This story appears in both The Paper and the Santa Fe New Mexican through a partnership to bring our readers the best in reporting from the legislature.
By Daniel J. Chacón/ Santa Fe New Mexican
Three of New Mexico’s 33 county election officials testified Friday against a bill advocates say would expand the right to vote and ensure free and fair elections in the state.
Rio Arriba County’s elections chief and the Republican clerks of Lea and Union counties voiced various concerns about House Bill 4, but a majority of speakers, including the Democratic clerks of the more populous Santa Fe and Doña Ana counties, urged legislators to pass the so-called voting rights protections bill.
More than 50 people offered a slew of reasons for their support or opposition to the bill at its first hearing, with each speaker given one minute to make their case. The House Government, Elections and Indian Affairs Committee only took public testimony Friday and is scheduled to debate and vote on the bill Wednesday.
The bill, which was resurrected after a similar measure died by filibuster in the final hours of last year’s legislative session, would provide for a permanent absentee voter list, reinstate voting rights for felons immediately upon their release from incarceration and make Election Day a state holiday.
The bill would also require each county to have at least two monitored and secured ballot drop boxes and allow a political subdivision of the state, such as a city or community college, to request one or more containers — a provision that generated pushback from election officials in Rio Arriba and Union counties.
Michele Jordan, chief of Rio Arriba County’s Bureau of Elections, said the provision would cause “a lot of hardship” for the county, which covers hundreds of miles.
“We are incapable of fulfilling that obligation to have more than two drop boxes,” she said. “If everybody requests the drop box … we’re going to end up with six extra drop boxes that cover an entire huge area.

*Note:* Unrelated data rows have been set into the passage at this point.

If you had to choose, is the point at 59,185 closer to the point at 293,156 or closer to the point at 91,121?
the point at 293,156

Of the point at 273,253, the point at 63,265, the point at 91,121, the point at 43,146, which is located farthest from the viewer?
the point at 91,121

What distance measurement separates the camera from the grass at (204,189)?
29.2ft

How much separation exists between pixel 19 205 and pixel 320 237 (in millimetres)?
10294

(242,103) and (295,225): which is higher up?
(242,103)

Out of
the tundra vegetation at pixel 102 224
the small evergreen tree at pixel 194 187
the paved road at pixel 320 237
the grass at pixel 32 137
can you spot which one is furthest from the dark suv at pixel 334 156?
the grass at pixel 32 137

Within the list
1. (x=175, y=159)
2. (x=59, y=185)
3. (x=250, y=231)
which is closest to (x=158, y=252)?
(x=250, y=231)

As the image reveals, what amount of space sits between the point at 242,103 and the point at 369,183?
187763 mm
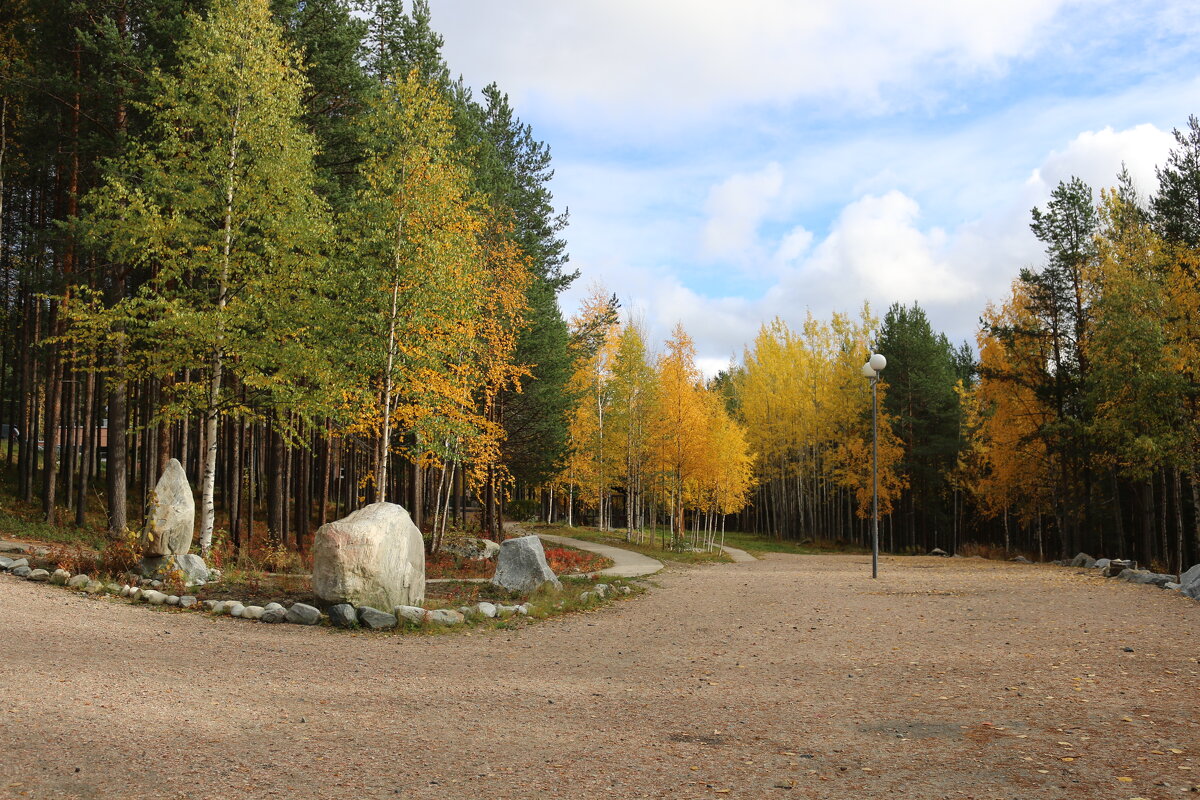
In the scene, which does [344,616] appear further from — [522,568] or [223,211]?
[223,211]

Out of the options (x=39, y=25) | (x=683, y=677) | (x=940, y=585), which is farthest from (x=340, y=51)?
(x=940, y=585)

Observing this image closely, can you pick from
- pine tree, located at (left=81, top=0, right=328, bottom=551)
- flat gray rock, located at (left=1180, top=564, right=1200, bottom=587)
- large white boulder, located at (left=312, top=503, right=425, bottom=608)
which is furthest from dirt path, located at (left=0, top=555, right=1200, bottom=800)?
pine tree, located at (left=81, top=0, right=328, bottom=551)

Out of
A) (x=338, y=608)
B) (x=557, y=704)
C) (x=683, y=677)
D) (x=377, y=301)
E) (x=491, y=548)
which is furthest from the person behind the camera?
(x=491, y=548)

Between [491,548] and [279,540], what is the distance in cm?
509

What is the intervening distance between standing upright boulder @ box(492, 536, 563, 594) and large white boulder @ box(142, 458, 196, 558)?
4.95 metres

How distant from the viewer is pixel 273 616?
1015 cm

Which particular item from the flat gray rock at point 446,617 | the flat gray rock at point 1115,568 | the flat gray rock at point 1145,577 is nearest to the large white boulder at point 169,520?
the flat gray rock at point 446,617

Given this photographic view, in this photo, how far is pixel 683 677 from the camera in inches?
298

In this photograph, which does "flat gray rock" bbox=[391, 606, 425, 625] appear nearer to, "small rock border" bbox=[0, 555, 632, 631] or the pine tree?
"small rock border" bbox=[0, 555, 632, 631]

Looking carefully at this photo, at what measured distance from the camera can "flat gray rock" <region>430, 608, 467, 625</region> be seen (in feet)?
33.4

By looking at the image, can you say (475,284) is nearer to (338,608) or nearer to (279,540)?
(279,540)

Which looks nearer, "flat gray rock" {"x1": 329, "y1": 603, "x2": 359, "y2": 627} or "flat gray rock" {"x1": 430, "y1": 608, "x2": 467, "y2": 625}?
"flat gray rock" {"x1": 329, "y1": 603, "x2": 359, "y2": 627}

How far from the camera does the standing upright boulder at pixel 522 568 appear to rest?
42.7ft

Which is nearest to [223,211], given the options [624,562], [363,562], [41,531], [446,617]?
[41,531]
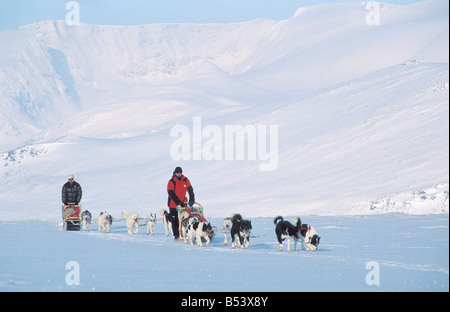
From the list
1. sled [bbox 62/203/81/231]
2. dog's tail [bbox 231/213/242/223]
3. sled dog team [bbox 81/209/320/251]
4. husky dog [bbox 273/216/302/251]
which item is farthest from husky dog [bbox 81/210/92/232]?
husky dog [bbox 273/216/302/251]

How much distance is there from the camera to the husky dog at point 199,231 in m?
13.7

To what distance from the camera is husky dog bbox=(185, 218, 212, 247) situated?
1373 cm

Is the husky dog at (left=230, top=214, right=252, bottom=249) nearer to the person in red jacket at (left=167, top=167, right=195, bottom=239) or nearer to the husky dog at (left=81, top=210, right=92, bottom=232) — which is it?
the person in red jacket at (left=167, top=167, right=195, bottom=239)

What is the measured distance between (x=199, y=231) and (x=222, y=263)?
112 inches

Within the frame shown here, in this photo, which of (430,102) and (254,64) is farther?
(254,64)

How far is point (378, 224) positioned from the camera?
19.6 metres

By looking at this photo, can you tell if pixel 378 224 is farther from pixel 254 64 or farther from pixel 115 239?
pixel 254 64

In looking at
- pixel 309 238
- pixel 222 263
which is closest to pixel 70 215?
pixel 309 238

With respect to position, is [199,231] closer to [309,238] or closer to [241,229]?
[241,229]

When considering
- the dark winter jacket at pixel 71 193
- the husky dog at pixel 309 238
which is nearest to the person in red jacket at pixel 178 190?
the husky dog at pixel 309 238

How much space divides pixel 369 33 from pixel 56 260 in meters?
134

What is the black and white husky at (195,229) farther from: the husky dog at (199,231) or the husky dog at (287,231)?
the husky dog at (287,231)
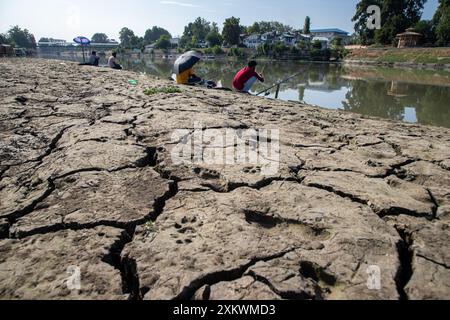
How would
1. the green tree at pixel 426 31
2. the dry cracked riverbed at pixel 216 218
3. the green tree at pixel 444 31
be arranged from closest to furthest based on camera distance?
1. the dry cracked riverbed at pixel 216 218
2. the green tree at pixel 444 31
3. the green tree at pixel 426 31

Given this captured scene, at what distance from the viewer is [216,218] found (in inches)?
66.6

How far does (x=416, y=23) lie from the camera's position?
36281mm

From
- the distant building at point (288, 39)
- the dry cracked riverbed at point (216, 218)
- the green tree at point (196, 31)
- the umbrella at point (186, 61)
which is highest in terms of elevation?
the green tree at point (196, 31)

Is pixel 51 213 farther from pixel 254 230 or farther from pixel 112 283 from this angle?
pixel 254 230

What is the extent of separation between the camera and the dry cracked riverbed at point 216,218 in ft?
4.12

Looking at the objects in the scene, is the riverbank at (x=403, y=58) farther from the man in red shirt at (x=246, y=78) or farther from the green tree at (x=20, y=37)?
the green tree at (x=20, y=37)

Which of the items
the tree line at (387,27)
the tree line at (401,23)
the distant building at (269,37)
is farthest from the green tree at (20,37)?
the tree line at (401,23)

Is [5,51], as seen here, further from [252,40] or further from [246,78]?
[252,40]

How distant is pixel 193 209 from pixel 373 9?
47.4 meters

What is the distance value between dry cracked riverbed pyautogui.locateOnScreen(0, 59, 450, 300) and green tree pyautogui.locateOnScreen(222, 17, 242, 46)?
56488 millimetres

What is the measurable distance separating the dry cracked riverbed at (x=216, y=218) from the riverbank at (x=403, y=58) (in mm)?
27319

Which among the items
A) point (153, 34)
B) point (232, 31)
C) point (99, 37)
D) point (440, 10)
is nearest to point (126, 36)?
point (153, 34)

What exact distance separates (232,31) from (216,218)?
5839 cm
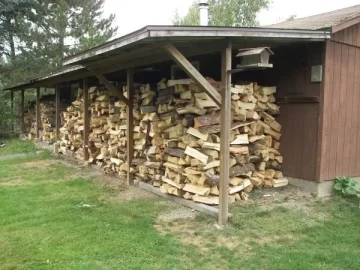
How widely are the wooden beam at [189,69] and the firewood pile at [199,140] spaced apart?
2.42ft

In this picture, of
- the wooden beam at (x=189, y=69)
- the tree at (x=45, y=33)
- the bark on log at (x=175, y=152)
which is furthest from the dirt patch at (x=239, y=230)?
the tree at (x=45, y=33)

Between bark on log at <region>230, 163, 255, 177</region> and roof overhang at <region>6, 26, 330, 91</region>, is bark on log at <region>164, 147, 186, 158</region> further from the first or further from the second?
roof overhang at <region>6, 26, 330, 91</region>

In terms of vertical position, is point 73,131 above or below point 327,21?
below

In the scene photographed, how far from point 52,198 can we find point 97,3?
601 inches

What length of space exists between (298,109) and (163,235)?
2.90 meters

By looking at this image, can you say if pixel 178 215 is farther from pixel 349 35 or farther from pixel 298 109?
pixel 349 35

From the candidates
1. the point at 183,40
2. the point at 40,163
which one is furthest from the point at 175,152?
the point at 40,163

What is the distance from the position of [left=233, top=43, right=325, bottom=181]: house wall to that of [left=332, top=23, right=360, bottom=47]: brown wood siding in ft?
1.08

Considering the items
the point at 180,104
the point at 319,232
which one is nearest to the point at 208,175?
the point at 180,104

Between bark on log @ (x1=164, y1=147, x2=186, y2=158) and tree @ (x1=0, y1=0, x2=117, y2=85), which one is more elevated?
tree @ (x1=0, y1=0, x2=117, y2=85)

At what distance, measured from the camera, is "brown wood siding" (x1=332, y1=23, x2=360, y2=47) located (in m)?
5.35

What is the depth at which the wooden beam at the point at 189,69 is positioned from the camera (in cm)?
410

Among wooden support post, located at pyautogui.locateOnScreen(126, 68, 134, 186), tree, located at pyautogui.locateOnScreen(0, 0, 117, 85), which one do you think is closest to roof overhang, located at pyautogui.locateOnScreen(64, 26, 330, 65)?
wooden support post, located at pyautogui.locateOnScreen(126, 68, 134, 186)

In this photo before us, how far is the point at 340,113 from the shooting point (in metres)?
5.53
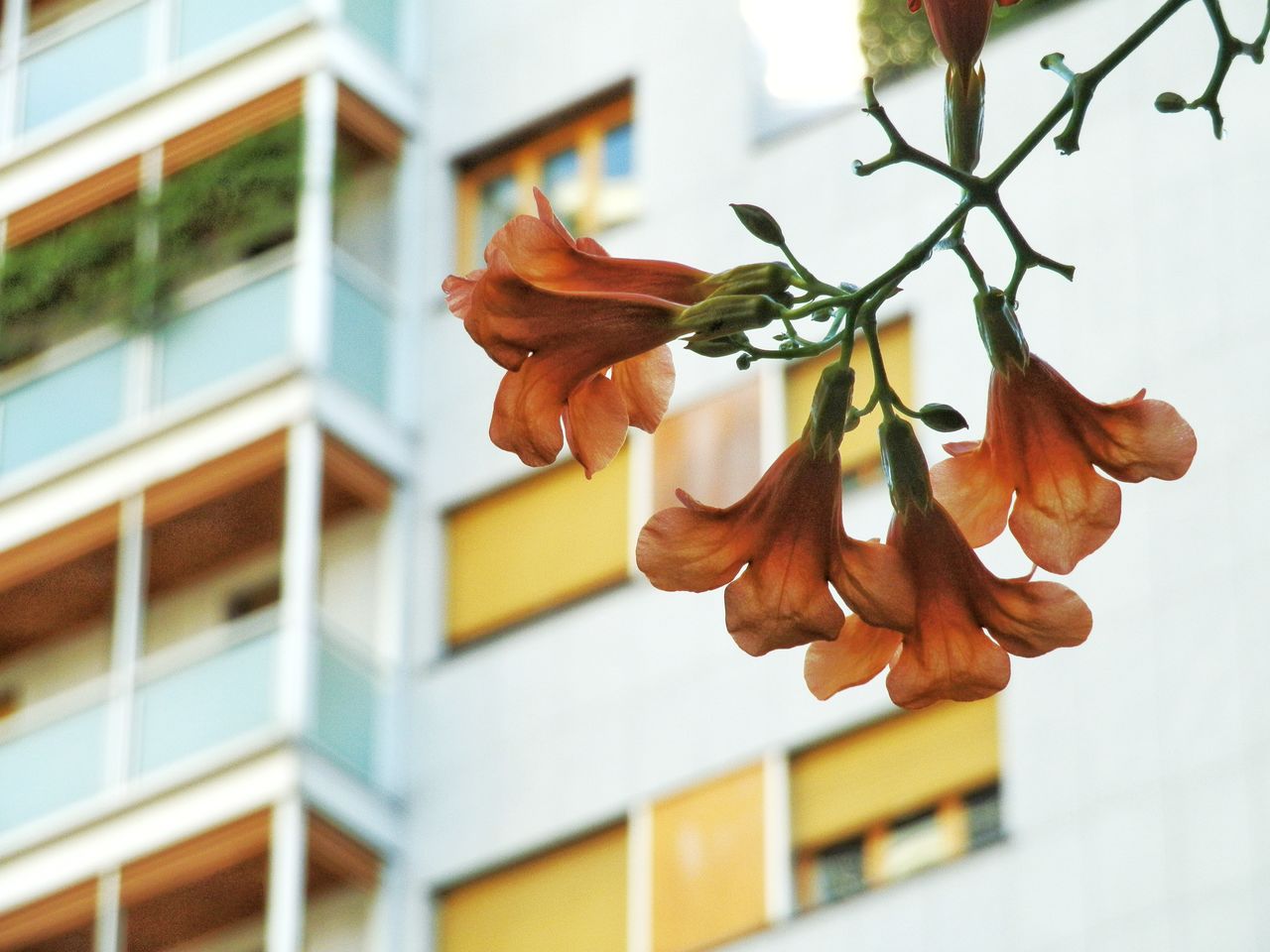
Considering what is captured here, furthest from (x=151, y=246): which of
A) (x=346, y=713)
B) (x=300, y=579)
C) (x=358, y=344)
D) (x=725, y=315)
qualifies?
(x=725, y=315)

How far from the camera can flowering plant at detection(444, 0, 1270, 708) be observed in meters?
1.51

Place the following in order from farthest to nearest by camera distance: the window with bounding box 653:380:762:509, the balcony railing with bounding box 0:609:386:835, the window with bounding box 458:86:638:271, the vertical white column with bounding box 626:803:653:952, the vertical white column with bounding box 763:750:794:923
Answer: the window with bounding box 458:86:638:271 → the balcony railing with bounding box 0:609:386:835 → the window with bounding box 653:380:762:509 → the vertical white column with bounding box 626:803:653:952 → the vertical white column with bounding box 763:750:794:923

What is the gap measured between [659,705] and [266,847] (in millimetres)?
2111

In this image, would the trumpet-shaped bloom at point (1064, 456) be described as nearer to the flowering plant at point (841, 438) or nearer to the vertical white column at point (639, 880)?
the flowering plant at point (841, 438)

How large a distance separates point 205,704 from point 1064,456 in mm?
11493

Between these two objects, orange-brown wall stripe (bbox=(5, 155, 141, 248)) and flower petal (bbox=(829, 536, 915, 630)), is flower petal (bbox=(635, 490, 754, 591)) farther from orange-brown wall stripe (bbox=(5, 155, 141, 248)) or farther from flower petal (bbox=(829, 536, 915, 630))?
orange-brown wall stripe (bbox=(5, 155, 141, 248))

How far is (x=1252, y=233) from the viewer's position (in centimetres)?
1106

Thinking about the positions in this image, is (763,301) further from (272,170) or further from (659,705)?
(272,170)

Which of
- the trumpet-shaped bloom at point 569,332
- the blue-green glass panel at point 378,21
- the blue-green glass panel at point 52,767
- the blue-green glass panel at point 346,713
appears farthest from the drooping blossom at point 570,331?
the blue-green glass panel at point 378,21

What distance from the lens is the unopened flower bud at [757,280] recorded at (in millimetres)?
1551

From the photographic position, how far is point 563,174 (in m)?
14.4

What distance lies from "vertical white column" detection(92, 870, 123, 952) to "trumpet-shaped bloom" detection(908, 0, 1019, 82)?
11593 millimetres

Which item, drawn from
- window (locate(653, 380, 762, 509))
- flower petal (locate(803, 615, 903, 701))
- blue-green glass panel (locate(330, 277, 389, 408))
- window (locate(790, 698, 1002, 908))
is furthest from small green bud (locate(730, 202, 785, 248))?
blue-green glass panel (locate(330, 277, 389, 408))

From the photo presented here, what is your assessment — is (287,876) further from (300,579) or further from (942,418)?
(942,418)
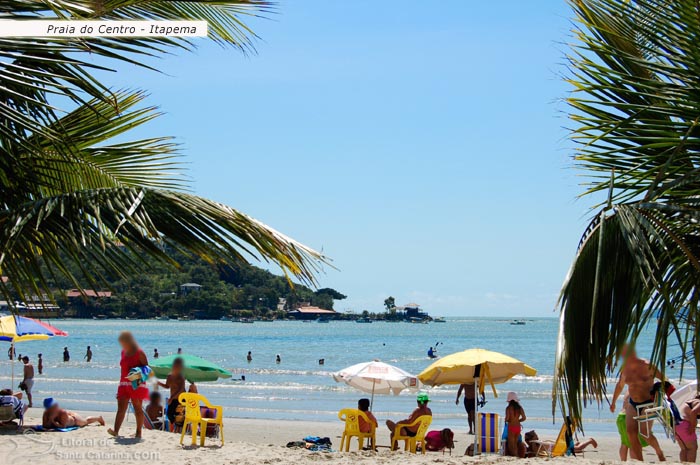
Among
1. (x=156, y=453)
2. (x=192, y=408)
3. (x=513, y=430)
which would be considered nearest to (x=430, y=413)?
(x=513, y=430)

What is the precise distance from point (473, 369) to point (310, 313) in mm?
149054

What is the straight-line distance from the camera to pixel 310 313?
530 feet

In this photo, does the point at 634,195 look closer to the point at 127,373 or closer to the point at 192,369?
the point at 127,373

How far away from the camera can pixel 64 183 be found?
430cm

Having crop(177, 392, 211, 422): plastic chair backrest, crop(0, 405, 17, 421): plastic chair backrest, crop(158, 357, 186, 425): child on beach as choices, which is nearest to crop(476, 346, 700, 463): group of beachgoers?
crop(177, 392, 211, 422): plastic chair backrest

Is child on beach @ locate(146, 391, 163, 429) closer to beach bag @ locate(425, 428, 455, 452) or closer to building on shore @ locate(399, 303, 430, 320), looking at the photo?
beach bag @ locate(425, 428, 455, 452)

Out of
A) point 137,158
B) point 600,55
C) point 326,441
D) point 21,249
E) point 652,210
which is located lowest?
point 326,441

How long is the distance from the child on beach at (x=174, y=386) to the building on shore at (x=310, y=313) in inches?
5527

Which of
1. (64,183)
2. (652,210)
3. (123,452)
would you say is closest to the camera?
(652,210)

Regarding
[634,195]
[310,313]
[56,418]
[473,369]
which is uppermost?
[634,195]

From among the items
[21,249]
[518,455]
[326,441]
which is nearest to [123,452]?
[326,441]

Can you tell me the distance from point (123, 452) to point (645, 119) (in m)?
7.24

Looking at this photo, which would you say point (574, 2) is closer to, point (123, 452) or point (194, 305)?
point (123, 452)

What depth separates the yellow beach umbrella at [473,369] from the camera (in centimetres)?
1277
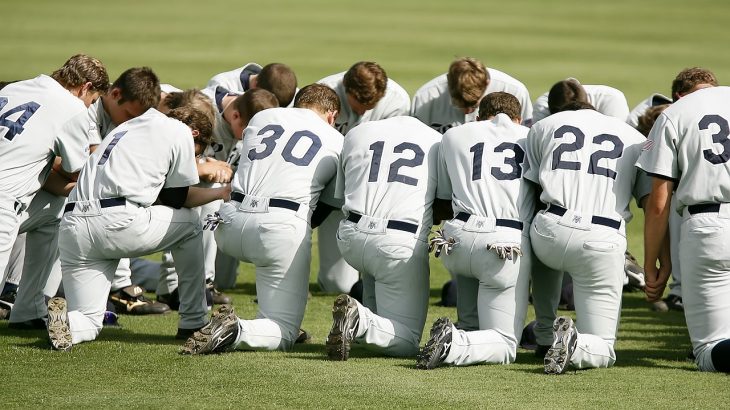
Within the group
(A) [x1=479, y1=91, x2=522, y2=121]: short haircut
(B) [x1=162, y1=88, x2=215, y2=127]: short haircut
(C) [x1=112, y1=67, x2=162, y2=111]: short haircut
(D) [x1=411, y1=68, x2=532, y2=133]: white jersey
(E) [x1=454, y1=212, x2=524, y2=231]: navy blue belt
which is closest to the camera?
(E) [x1=454, y1=212, x2=524, y2=231]: navy blue belt

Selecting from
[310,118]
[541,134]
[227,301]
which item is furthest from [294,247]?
[227,301]

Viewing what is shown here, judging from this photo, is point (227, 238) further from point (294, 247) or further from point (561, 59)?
point (561, 59)

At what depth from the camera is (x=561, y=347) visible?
624 centimetres

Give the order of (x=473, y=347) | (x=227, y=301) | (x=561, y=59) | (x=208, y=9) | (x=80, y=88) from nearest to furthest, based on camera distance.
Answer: (x=473, y=347)
(x=80, y=88)
(x=227, y=301)
(x=561, y=59)
(x=208, y=9)

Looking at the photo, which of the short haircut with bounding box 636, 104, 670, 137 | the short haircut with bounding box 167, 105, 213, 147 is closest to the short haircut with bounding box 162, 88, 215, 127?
the short haircut with bounding box 167, 105, 213, 147

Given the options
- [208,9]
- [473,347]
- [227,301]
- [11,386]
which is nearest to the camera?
[11,386]

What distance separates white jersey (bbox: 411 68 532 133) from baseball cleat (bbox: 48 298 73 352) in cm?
445

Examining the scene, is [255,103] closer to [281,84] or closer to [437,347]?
[281,84]

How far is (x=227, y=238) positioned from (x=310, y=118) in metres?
1.01

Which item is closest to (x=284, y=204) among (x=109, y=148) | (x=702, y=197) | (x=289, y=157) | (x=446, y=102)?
(x=289, y=157)

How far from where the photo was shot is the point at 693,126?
6.59m

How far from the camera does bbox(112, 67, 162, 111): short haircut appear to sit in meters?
7.70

Well, we don’t have staff to cover it, and we don’t have funds to” meet the obligation.
Union County Clerk Brenda Green said her county in the northeast corner of the state is considered remote.
“I have a voter base in my county of 2,500 voters,” she said. “Right now, I have one box sitting outside of my administration building. In the last election cycle, I took in a total of 16 ballots in that box.”
If two drop boxes are required, Green said she would need three total so as not to disenfranchise voters in the northern and southern portions of the county.
“If I put in two more boxes, that box up north will be servicing approximately 400 voters. if I put the box down south, it will be servicing approximately 82 voters,” she said. “I don’t see where that is a good use of taxpayer dollars.”
In addition, she said, she only has a staff of three, including herself.
“I am a working clerk,” she said. “If we put in those additional boxes, somebody would be out of my office a minimum of four hours a day to service those.”
Lea County Clerk Keith Manes said the bill needs to be amended. He expressed particular concern with a provision of the bill in which qualified electors would be automatically registered to vote in transactions with the Motor Vehicle Division.
“I get calls, ‘Take me off. I don’t want to be registered,'” he said.
The bill says the county clerk will be responsible for sending that person a notice that includes how to decline to be registered.
“Who’s going to pay for that?” Manes asked. “The secretary of state [will] reimburse, but she still owes from 2021 elections hundreds of thousands of dollars from my understanding. It’s not her fault. The funding is just not there.”
Lindsey Bachman, legislative and executive affairs director for the New Mexico Secretary of State’s Office, said the bill has the backing of Secretary of State Maggie Toulouse Oliver.
“The secretary feels that the provisions in HB 4 are pro-voter, and they’re meant to reduce bureaucracy around registering and voting that frustrate or prevent certain qualified electors from participating in the voting process.”
It does so without compromising sensible security and administrative practices, she said.
“It gives New Mexico voters more access to the ballot box and provides more protections for their voter data,” she said. “As other states roll back voting rights and ballot access, this bill will strengthen New Mexico’s status as a leader in voting protections and in voting rights.”
Santa Fe County Clerk Katharine Clark said local voters support the bill.
“The number one thing I receive requests for is often absentee [ballots], and there are excellent guidelines administratively to make sure that voters who shouldn’t be voting absentee are not on the list,” she said.
“In terms of felons,” Clark added, “this is an excellent administrative change. Right now, we chase down paperwork, and this allows us to just decide if a person’s in front of us.”
Doña Ana County Clerk Amanda López Askin, who spoke in favor of the bill, said the “human factor” is often lost on bills the Legislature considers. She shared the story of a constituent who called her several days ago and told her about her husband’s cousin, who voted after getting out of prison.
After he voted, “he was weeping, and he basically said something along the lines of, ‘This was the last thing that was going to make me feel like I actually went back and paid my debt,’” she recalled.